[mswindowsxp] Re: Remote computer as ... WWW speed tutuorial included for free

  • From: Jim Betz <jimbetz@xxxxxxxxxxx>
  • To: mswindowsxp@xxxxxxxxxxxxx
  • Date: Sat, 07 Dec 2002 23:58:29 -0800

Chris,

  I don't like to be the bearer of bad tidings but ... Internet speed 
is - pure and simple - the speed of the slowest link.  If you think 
of any internet connection as:

     The computer you are using -> LAN -> local internet server/router
   -> line between your local facility and phone company 'central
   office -> the rest of the phone company links between you and
   your ISP (or in this case the 'office computer') -> all of the 
   modems/computers/routers there -> other "interim" stuff -> the web 
   backbone (ie. beyond your ISP but not all the way to the other end)
   -> some other ISP on the other end -> its modems/computers/routers 
   -> the line between that ISP and the actual web server you are 
   connecting to's network -> whatever local modems/computers/routers/
   ethernet connections they are using -> and -FINALLY- the computer 
   that is actually serving up the page(s) you want.  (Some of these 
   links may or may not exist in your specific situation - others may 
   exist I have not listed ... it makes no difference.  Why?  Because
   this is a "slowest link" scenario!)

  We tend to think only of 'connect speed' ... but actually WWW
speed is a combination of all of the above - and is especially 
sensitive to 'the weakest/slowest link'.  And, regrettably, we
can't do anything to speed up what is outside of our control - so
anything beyond our local line speed is often left out of the
equation but DOES affect us and is why sometimes when you go from
a DSL to a T1 line you don't see any meaningful improvement in 
surfing/download speed (for a specific site ... yes, T1 is faster
for most stuff and even "over all").  When you reread that paragraph 
above and think about how many individual pieces of technology you 
are using when you use the WWW to just do something as simple as
send a text email message ... well sometimes I just genuflect and 
cross myself and say "I'm surprised this stuff works at all!" ... 
much less how fast it actually is to download several MBs of a single
file from a truly busy server such as MicroSoft Windows update!

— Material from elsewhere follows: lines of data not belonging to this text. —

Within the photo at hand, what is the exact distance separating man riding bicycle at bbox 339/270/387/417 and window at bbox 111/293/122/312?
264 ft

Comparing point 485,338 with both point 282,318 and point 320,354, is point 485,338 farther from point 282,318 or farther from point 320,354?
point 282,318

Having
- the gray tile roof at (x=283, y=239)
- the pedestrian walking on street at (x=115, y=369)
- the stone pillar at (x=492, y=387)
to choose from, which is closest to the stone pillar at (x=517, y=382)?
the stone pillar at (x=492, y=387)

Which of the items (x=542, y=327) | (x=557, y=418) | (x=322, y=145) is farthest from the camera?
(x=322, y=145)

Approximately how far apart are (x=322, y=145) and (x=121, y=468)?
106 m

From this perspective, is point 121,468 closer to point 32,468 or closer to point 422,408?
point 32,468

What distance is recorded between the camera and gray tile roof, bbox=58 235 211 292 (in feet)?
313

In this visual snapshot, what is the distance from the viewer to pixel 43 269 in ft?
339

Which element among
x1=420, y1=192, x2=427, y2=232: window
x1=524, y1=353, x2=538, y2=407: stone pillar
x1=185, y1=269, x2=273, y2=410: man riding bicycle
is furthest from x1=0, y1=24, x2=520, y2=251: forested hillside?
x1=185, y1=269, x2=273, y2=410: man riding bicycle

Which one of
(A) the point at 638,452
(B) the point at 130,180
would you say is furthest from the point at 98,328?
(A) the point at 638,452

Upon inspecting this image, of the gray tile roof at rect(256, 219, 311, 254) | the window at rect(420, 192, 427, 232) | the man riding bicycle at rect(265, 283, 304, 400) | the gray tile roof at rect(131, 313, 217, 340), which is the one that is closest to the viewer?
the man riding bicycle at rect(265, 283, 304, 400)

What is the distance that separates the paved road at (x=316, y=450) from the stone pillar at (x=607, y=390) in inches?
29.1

  So ... back to your attempt ... in what you are doing the weakest
link is the line between your home computer and the company system.
That line will be - quite probably - SLOWER than just dialing up
to your ISP.  Computer-Computer direct links often run at a MAX of
28,800 BITS per second!  The truth is - just because the modems on
both ends are 56kb modems doesn't mean that the two computers will
talk that fast when using a computer-computer link.  No matter how 
fast the connection to your company's server is it will probably not 
be 'faster than whatever direct dial-up to any ISP you are already 
using' is ... because you are talking about using a phone line 
connection which will never run faster than 53,300 (because the 
phone company won't let it go faster than that) and when the biggest 
factor controlling your phone line speed is the distance between you 
and your "central office" (aka a "CO" by the phone company - which
is a phone company specifc computer somewhere in your neighborhood
and not necessarily in a building that has people in it and all that
stuff).

  My suggestion is - nice idea but don't waste your time trying to
make it work.  You won't find it is any faster than just dialing
up to your ISP.  You are probably using a 2nd phone line for your 
internet.  And paying for both that line and your ISP.  Just convert 
that line to DSL - without a voice capability - and the DSL speed 
will cost you, at most, about $10/month more than what you are already 
paying for phone line PLUS the ISP charges.